書き洩らしや間違いがあるかもしれませんが、その辺はご容赦を。

 

最後に、要塞地帯標探しについて簡単に。

明治期の地帯標を探すにあたっては、明治43年発行の「下関要塞地帯図」を参考にしています。これには植立された標石の位置が地図上に記されているのですが、記載はアバウトですので、古地図と現代の地図を照らし合わせた上で植立場所を推測して実地探索を行っています。

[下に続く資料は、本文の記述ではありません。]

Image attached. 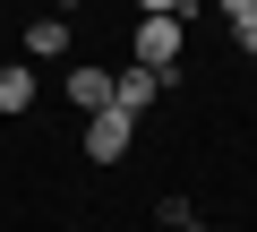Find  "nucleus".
I'll return each instance as SVG.
<instances>
[{
  "instance_id": "obj_1",
  "label": "nucleus",
  "mask_w": 257,
  "mask_h": 232,
  "mask_svg": "<svg viewBox=\"0 0 257 232\" xmlns=\"http://www.w3.org/2000/svg\"><path fill=\"white\" fill-rule=\"evenodd\" d=\"M180 43H189V18H138L128 26V60L163 69V86H180Z\"/></svg>"
},
{
  "instance_id": "obj_7",
  "label": "nucleus",
  "mask_w": 257,
  "mask_h": 232,
  "mask_svg": "<svg viewBox=\"0 0 257 232\" xmlns=\"http://www.w3.org/2000/svg\"><path fill=\"white\" fill-rule=\"evenodd\" d=\"M223 18H231V43L257 52V0H223Z\"/></svg>"
},
{
  "instance_id": "obj_3",
  "label": "nucleus",
  "mask_w": 257,
  "mask_h": 232,
  "mask_svg": "<svg viewBox=\"0 0 257 232\" xmlns=\"http://www.w3.org/2000/svg\"><path fill=\"white\" fill-rule=\"evenodd\" d=\"M155 95H163V69H146V60L111 69V103H120V112H155Z\"/></svg>"
},
{
  "instance_id": "obj_6",
  "label": "nucleus",
  "mask_w": 257,
  "mask_h": 232,
  "mask_svg": "<svg viewBox=\"0 0 257 232\" xmlns=\"http://www.w3.org/2000/svg\"><path fill=\"white\" fill-rule=\"evenodd\" d=\"M60 52H69V18L52 9V18H35V26H26V60H60Z\"/></svg>"
},
{
  "instance_id": "obj_9",
  "label": "nucleus",
  "mask_w": 257,
  "mask_h": 232,
  "mask_svg": "<svg viewBox=\"0 0 257 232\" xmlns=\"http://www.w3.org/2000/svg\"><path fill=\"white\" fill-rule=\"evenodd\" d=\"M197 0H138V18H189Z\"/></svg>"
},
{
  "instance_id": "obj_10",
  "label": "nucleus",
  "mask_w": 257,
  "mask_h": 232,
  "mask_svg": "<svg viewBox=\"0 0 257 232\" xmlns=\"http://www.w3.org/2000/svg\"><path fill=\"white\" fill-rule=\"evenodd\" d=\"M248 60H257V52H248Z\"/></svg>"
},
{
  "instance_id": "obj_8",
  "label": "nucleus",
  "mask_w": 257,
  "mask_h": 232,
  "mask_svg": "<svg viewBox=\"0 0 257 232\" xmlns=\"http://www.w3.org/2000/svg\"><path fill=\"white\" fill-rule=\"evenodd\" d=\"M155 215H163V232H197V206H189V198H163Z\"/></svg>"
},
{
  "instance_id": "obj_4",
  "label": "nucleus",
  "mask_w": 257,
  "mask_h": 232,
  "mask_svg": "<svg viewBox=\"0 0 257 232\" xmlns=\"http://www.w3.org/2000/svg\"><path fill=\"white\" fill-rule=\"evenodd\" d=\"M60 95H69V103H77V121H86V112H103V103H111V69H94V60H77V69H69V86H60Z\"/></svg>"
},
{
  "instance_id": "obj_5",
  "label": "nucleus",
  "mask_w": 257,
  "mask_h": 232,
  "mask_svg": "<svg viewBox=\"0 0 257 232\" xmlns=\"http://www.w3.org/2000/svg\"><path fill=\"white\" fill-rule=\"evenodd\" d=\"M35 95H43V86H35V69H26V60H0V112H9V121H18Z\"/></svg>"
},
{
  "instance_id": "obj_2",
  "label": "nucleus",
  "mask_w": 257,
  "mask_h": 232,
  "mask_svg": "<svg viewBox=\"0 0 257 232\" xmlns=\"http://www.w3.org/2000/svg\"><path fill=\"white\" fill-rule=\"evenodd\" d=\"M128 138H138V112H120V103L86 112V155H94V164H120V155H128Z\"/></svg>"
}]
</instances>
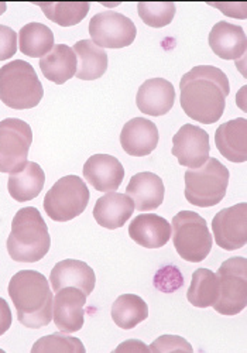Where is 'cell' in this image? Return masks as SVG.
Wrapping results in <instances>:
<instances>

ですが設置されて120年以上が経過しており、戦後の再開発で大きく地形が変わっていますので、市街地・住宅地に残っているのは稀なケースとなります。よって山に入っての探索となるわけですが、山と言っても住宅化が進む麓よりは、中腹~山頂にかけての第一区地帯を重点的に探しています。人の手が入らない場所には残っている可能性が当然高くなりますからね。

ただ、当時は登山道・生活道沿いに植立されていたとしても、現在では道が消えて人が立ち入らない場所となっていることも多いので、藪漕ぎ・急登・直登とハードな登山を強いられます。長年登山を趣味としていますので慣れたものではありますが、もはやこの探索のために日頃の登山で鍛錬しているのではないかと思うこともしばしばです笑^^;

 

現在確認している地帯標・区域標は43本です。

 

明治32年5月1日 区域標:1本

明治32年9月1日 第一区:25本

明治32年9月1日 第二区:3本

明治32年9月1日 第三区:2本

明治32年9月1日 区域標:1本

昭和10年2月16日 第一区:2本

昭和10年2月16日 第二区:3本

昭和10年2月16日 第二区:1本

昭和10年10月12日 第一区:1本

昭和12年10月19日 第二区:3本

昭和12年10月19日 区域標:1本

 

いずれにせよ、好きな登山を楽しみつつ探索ができるのは良いことです。宝探しをしているようなもんですからね(^^)

これからも1本でも多く見つけることができるように山を登っていきます。

 

以上、要塞地帯法と下関要塞地帯標の探索でした。

各地の地帯標の詳細は次回から取り上げます。